The latest data from HomeLet shows that the average monthly rent now stands at £939, for tenants signing new tenancies in August, marking a return to levels of annual rental price inflation, not seen for almost a year. The HomeLet Rental Index also shows average UK rents rose by 2.4 per cent in August, the fastest rate since last November. The increase follows several flatter months – the annual rate of rental price inflation fell into negative territory in May and June before bouncing back to 1.1% in July, the first time in 2017 that rents rose at an annual rate above one per cent.
Rental price inflation in London contributed to the 2.4 per cent jump in August, with rents 2.5 per cent higher than in August 2016. The average tenancy is now £1,609. By contrast, rents in London were actually lower than a year previously in each of the past three months.
August’s inflation may reflect seasonal trends, with rents across the UK rising in this traditionally busy period for new tenancies.

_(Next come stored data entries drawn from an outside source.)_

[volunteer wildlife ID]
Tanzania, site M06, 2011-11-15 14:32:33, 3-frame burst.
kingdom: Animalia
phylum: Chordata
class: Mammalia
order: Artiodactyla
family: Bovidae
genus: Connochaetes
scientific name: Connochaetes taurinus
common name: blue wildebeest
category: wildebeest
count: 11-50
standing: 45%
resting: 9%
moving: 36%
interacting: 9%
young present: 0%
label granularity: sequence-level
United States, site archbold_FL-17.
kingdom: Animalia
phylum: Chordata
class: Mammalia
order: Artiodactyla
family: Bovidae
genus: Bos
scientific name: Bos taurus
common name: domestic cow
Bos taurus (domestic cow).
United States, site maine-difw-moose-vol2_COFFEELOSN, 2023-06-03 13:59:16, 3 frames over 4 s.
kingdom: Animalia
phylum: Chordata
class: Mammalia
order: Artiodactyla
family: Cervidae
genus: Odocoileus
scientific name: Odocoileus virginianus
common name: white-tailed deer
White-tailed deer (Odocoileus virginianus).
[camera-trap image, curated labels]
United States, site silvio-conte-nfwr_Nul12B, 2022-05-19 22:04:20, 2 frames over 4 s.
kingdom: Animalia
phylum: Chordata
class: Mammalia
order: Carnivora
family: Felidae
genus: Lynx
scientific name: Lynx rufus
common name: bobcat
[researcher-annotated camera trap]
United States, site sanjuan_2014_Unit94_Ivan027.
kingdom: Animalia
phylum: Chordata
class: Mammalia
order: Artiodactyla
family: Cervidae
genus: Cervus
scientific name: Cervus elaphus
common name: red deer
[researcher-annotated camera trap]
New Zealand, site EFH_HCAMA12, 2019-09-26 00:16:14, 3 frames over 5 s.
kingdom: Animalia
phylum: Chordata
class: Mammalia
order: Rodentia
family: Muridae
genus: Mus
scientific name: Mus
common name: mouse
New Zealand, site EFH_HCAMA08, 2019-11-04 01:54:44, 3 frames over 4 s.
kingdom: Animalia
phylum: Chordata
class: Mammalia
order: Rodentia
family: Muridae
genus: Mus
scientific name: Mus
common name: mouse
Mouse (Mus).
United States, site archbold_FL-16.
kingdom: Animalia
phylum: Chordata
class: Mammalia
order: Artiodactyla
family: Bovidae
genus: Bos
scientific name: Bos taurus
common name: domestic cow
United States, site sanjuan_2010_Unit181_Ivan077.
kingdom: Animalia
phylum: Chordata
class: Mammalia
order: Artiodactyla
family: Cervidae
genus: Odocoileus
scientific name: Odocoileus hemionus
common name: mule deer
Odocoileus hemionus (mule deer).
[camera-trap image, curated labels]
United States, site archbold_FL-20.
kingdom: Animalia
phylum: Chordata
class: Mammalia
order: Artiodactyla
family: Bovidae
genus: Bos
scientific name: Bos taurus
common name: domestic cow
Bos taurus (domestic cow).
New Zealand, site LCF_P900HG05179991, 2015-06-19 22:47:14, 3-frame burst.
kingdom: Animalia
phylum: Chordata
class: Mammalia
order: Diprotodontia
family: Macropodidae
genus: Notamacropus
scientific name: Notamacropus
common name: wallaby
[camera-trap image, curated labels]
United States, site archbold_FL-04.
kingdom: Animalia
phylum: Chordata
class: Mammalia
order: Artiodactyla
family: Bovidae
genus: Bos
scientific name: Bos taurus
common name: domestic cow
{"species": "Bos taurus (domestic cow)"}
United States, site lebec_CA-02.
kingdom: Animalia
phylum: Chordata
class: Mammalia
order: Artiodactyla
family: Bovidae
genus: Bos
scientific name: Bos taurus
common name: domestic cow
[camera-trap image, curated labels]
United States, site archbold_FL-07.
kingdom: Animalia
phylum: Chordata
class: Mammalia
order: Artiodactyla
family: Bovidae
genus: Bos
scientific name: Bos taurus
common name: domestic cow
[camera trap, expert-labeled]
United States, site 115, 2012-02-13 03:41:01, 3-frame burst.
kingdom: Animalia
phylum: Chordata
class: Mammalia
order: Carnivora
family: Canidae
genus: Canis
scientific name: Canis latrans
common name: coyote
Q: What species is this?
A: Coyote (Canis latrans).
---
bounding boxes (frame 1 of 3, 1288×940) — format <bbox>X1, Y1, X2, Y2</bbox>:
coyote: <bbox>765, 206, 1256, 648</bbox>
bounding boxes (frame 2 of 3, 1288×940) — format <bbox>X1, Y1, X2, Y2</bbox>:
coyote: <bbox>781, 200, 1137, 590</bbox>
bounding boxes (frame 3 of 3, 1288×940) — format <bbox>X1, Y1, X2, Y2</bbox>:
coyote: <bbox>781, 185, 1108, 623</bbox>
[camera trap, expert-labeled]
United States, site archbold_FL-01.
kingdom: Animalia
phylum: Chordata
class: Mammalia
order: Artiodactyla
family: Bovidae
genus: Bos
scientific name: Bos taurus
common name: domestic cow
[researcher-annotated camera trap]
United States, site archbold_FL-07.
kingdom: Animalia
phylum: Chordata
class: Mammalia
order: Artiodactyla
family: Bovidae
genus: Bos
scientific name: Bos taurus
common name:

However, historical HomeLet Rental Index data shows the August increase this year was more marked than in previous summers, suggesting that while landlords have previously been anxious about tenant affordability, they are now beginning to feel they have no choice but to pass on higher costs.
Indeed, while the London market’s turnaround was especially significant last month, rental price inflation rose in 10 of the 11 remaining areas. Only South-East England bucked the trend, with rents down 0.2 per cent on August 2016.
This data suggests that PRS fundamentals may be beginning to reassert themselves. While landlords understand that tenants cannot afford to continue paying higher rents indefinitely, demand continues to outstrip supply. Tenants priced out of the housing market and demographic change are buoying demand, while the diminishing attractions of buy-to-let, due to rising costs, may be holding back supply.